Seniors Alex Wulff, Isaac Struhl and Ben Harpe formed Distributed Spectrum in August 2020. The start-up has since won a number of grants from the United States Department of Defense and National Science Foundation. (Credit: Courtesy of Isaac Struhl)
For Alex Wulff, it started as a cool idea for a senior thesis. Wulff, a senior concentrating in electrical engineering at the Harvard John A. Paulson School of Engineering and Applied Sciences (SEAS), wanted to know the combined capabilities of low-cost, commercially available radio frequency monitors when set up as a network.
Wulff’s plans changed during the pandemic. He, along with fellow seniors Isaac Struhl and Ben Harpe, both studying computer science at SEAS, decided to take a year off and try to build a company around Wulff’s low-cost radio spectrum monitoring technology.
Their goal: develop sensors and a software package that can identify whether a radio signal is disrupting communications in a localized area, classify whether the signal should or shouldn’t be there, and then localize the source of the signal.

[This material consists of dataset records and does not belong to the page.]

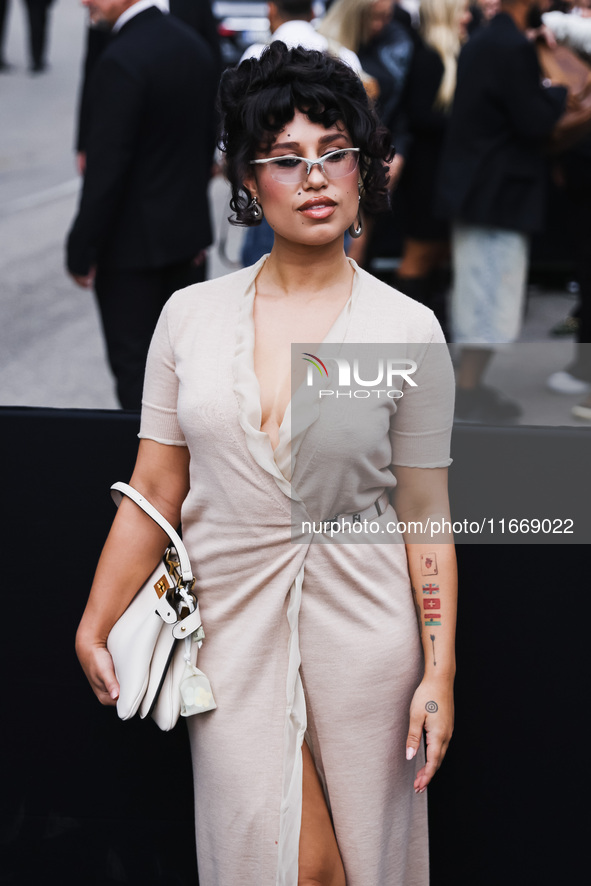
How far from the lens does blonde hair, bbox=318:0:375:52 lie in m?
5.30

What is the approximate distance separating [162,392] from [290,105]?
22.4 inches

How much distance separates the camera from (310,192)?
Answer: 1.81 m

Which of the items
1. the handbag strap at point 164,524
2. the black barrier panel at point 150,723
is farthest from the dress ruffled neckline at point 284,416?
the black barrier panel at point 150,723

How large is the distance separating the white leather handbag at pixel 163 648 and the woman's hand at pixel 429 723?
14.7 inches

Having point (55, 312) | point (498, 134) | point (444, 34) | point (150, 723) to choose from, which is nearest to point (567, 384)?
point (498, 134)

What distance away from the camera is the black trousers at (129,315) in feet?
14.2

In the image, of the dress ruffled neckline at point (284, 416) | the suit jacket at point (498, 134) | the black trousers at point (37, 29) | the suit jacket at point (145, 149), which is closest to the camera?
the dress ruffled neckline at point (284, 416)

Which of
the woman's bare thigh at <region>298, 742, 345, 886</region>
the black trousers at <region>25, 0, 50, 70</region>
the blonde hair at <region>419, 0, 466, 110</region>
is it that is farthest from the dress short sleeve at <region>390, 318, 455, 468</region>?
the black trousers at <region>25, 0, 50, 70</region>

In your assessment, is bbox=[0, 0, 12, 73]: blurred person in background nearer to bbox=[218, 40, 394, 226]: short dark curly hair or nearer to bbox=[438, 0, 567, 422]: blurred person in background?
bbox=[438, 0, 567, 422]: blurred person in background

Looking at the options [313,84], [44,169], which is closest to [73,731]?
[313,84]

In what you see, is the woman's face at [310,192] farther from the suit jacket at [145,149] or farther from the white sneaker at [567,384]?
the white sneaker at [567,384]

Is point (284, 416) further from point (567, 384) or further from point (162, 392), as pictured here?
point (567, 384)

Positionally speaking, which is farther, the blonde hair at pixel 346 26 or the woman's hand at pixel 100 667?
the blonde hair at pixel 346 26

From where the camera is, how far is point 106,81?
400cm
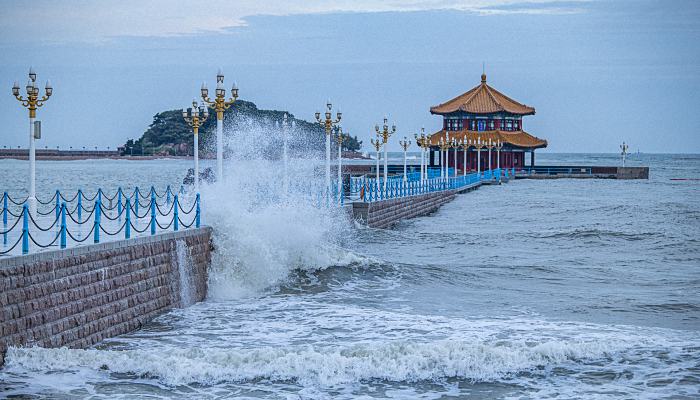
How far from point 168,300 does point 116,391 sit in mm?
5075

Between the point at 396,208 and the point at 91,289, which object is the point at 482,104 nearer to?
the point at 396,208

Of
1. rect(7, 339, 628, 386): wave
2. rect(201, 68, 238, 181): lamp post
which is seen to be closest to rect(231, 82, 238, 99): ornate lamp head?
rect(201, 68, 238, 181): lamp post

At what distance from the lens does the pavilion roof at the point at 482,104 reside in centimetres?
9350

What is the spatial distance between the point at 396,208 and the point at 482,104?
2186 inches

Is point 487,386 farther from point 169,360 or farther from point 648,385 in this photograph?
point 169,360

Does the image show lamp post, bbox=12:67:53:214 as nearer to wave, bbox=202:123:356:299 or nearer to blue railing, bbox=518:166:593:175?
wave, bbox=202:123:356:299

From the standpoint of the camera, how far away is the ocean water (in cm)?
1283

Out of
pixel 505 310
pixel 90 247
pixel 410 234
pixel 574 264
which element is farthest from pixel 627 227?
pixel 90 247

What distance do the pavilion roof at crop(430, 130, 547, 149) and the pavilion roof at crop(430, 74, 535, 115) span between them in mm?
2028

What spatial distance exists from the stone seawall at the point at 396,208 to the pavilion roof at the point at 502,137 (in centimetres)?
3414

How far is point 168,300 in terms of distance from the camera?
17312mm

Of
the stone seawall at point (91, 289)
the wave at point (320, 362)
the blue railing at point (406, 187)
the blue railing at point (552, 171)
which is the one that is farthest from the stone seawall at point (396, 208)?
the blue railing at point (552, 171)

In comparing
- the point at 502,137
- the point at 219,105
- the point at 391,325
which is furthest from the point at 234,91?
the point at 502,137

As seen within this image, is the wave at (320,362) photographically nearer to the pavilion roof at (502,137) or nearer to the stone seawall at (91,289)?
the stone seawall at (91,289)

“Alex is basically a radio guru,” Struhl said. “Especially early on, Alex and I had handheld transceivers, which are basically walkie-talkies. We set up a few of our sensors, and literally walked around town transmitting and gathering data. We walked around for 4-5 hours for a couple days, gathered all the data and started implementing our ideas.”
Out of these experiments, the seniors formed the start-up Distributed Spectrum, which has received funding from a series of government grants.

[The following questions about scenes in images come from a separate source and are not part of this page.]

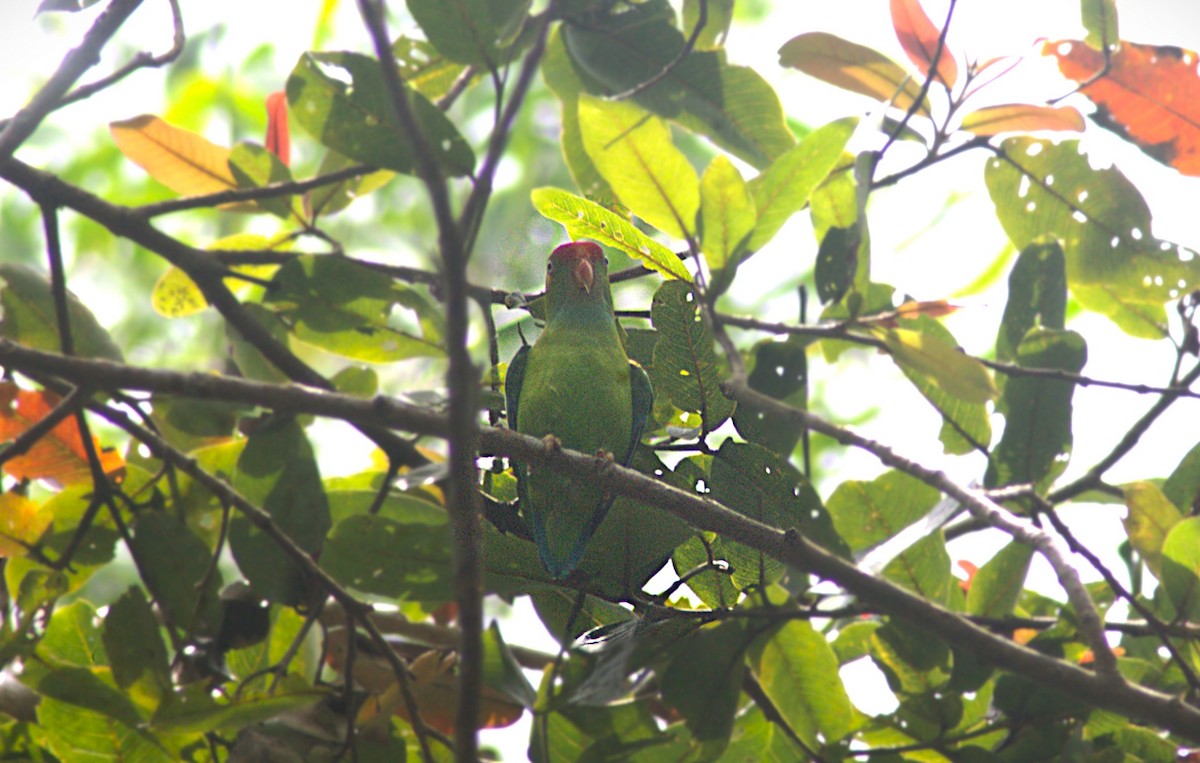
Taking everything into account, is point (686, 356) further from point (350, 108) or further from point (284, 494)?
point (284, 494)

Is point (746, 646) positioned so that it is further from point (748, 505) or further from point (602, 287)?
point (602, 287)

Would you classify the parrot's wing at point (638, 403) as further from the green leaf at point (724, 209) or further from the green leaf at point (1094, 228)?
the green leaf at point (1094, 228)

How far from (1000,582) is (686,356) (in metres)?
1.37

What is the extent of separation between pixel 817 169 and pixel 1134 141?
1.15m

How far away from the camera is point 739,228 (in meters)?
1.63

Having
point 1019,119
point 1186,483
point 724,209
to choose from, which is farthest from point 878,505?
point 1019,119

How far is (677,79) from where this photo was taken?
2.36 metres

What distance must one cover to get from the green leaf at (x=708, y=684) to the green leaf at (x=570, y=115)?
0.84 metres

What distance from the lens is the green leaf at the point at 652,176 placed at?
162 centimetres

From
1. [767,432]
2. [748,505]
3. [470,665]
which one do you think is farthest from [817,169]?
[470,665]

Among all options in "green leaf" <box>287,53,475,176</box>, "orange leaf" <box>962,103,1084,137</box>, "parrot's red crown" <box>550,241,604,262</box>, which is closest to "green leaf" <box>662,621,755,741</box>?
"parrot's red crown" <box>550,241,604,262</box>

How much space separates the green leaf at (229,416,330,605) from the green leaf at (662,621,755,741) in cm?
98

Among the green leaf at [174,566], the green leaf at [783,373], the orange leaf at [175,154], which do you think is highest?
the orange leaf at [175,154]

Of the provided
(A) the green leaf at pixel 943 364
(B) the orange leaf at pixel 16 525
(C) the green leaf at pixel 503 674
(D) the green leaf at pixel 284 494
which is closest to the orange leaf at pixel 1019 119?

In February 2021, Distributed Spectrum won the $25,000 grand prize at “Mad Hacks: Fury Code,” a start-up competition organized by the National Security Innovation Network, which connects the United States Department of Defense with American colleges and universities. A strong presentation at Vector, another NSIN showcase, earned Distributed Spectrum another $25,000 in June, but the big prize came at the end of 2021.

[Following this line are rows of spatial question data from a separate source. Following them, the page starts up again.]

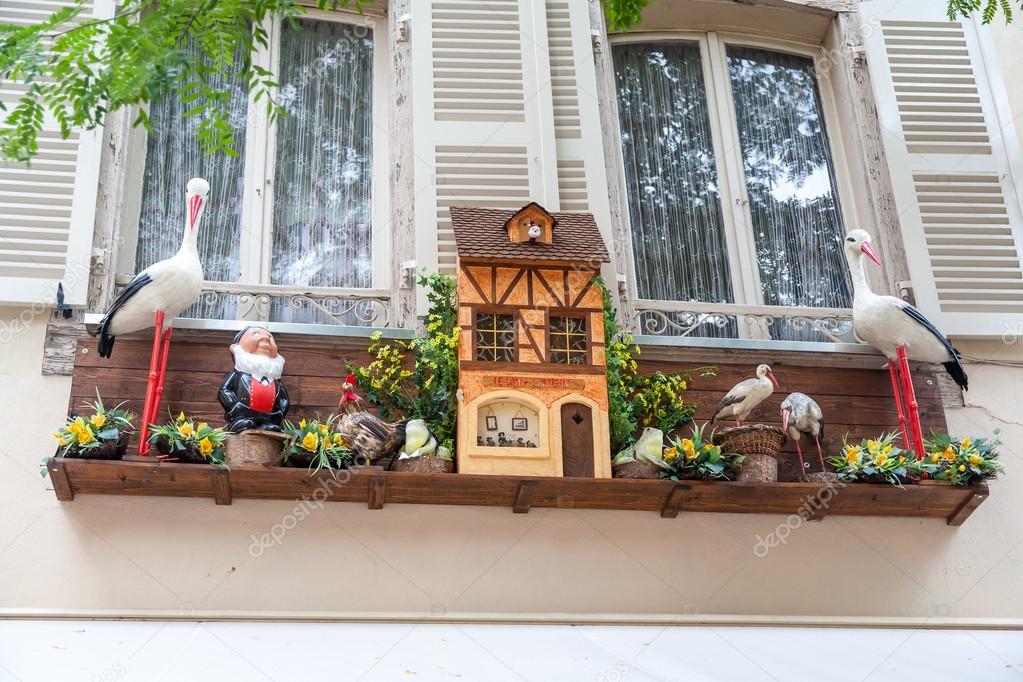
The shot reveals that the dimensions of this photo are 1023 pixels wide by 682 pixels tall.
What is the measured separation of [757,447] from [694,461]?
10.9 inches

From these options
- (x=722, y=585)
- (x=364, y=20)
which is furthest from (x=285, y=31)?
(x=722, y=585)

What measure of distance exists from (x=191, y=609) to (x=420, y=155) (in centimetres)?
229

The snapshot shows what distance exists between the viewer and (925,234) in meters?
5.90

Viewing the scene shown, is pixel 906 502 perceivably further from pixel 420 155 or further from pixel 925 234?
pixel 420 155

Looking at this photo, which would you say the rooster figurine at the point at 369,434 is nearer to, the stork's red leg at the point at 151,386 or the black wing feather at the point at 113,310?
the stork's red leg at the point at 151,386

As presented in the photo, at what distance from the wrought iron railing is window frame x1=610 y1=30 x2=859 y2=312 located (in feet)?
0.06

The trio was approved for a Small Business Innovation Research grant of nearly $250,000 from the National Science Foundation, which will provide enough funding to keep the company going post-graduation and hopefully pave the way for bringing a product to market.
“It’s a great way for us to have the funding to run all these experiments and really figure out if this is going to work or not, and that’s what the NSF is interested in,” Harpe said. “Their whole goal is to enable cool start-ups to play around and experiment and see if this can actually become a thing.”
“Our more general thesis as a company is to develop this modular, hardware-agnostic software platform that would allow any end-user to say, ‘We need to know about anybody trying to jam given communications or navigation frequencies.’” Wulff said.
The technology has both national security and industrial applications. For example, deployed soldiers sometimes lose communication capabilities while driving in tanks, but have no way to safely determine why.
“The problem could be just some hardware malfunction, and you have to go screw in a bolt and then it’s fine,” Struhl said. “Or it could be you’re subject to an electromagnetic attack, and if it’s the latter, the last thing you want to do is get out of your vehicle and move around on top of it. You only need one sensor to say, ‘Hey, this signal is being jammed.’”
Distributed Spectrum sensors monitor the radio spectrum and can identify if a frequency is disrupting communications, classify if the frequency is abnormal, and then network with a sensor array to localize the source of the frequency. (Credit: Courtesy of Isaac Struhl)
That ability to identify a cyberattack was enough to interest the Department of Defense, which offered Distributed Spectrum a subcontract with the U.S. Air Force.
The SBIR grant enables the trio to see just how effective their technology is at localizing radio signals. One sensor can determine if a signal is there, but finding out where it’s coming from will take a sensor network, which they can now build on a large scale.
“To do state-of-the-art localization of a transmitter, you need to have really precise calibrated clocks,” Struhl said. “You can measure the time it takes a signal to get to each sensor and then triangulate, but the problem is light travels really fast, on the order of 1 foot per nanosecond. So if these sensors have their clocks off by a millisecond, your estimate is going to be off by up to a million feet.”
When they arrived at Harvard as freshmen, none of the seniors knew this would be the direction their education would take them. Now with just one semester left at SEAS, Wulff, Struhl and Harpe are hoping to keep Distributed Spectrum going for years to come.
“Coming into freshman year, I wanted to learn about computer science, and I thought programming was a skill I wanted to learn,” Harpe said. “But I certainly had no entrepreneurial ambitions back then, and it really just came over the course of taking courses, doing extracurriculars at Harvard, and learning about the types of work and types of problems that I really liked to solve. And then the pandemic just provided a really natural time for the three of us to say this made sense to give it a shot.”